_WHAT TO PRODUCE_.
All of the data beneath this instruction is to be transcribed word for word.

_MATERIAL FOR THE TASK_.

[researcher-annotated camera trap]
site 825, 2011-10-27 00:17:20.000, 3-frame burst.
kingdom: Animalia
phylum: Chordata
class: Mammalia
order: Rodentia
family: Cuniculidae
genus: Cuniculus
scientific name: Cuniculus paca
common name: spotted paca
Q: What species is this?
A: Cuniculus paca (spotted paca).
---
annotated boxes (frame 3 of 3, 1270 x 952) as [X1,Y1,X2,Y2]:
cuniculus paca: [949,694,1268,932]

_COMPLETED TASK_.
[researcher-annotated camera trap]
site 825, 2011-10-27 00:17:20.000, 3-frame burst.
kingdom: Animalia
phylum: Chordata
class: Mammalia
order: Rodentia
family: Cuniculidae
genus: Cuniculus
scientific name: Cuniculus paca
common name: spotted paca
Q: What species is this?
A: Cuniculus paca (spotted paca).
---
annotated boxes (frame 3 of 3, 1270 x 952) as [X1,Y1,X2,Y2]:
cuniculus paca: [949,694,1268,932]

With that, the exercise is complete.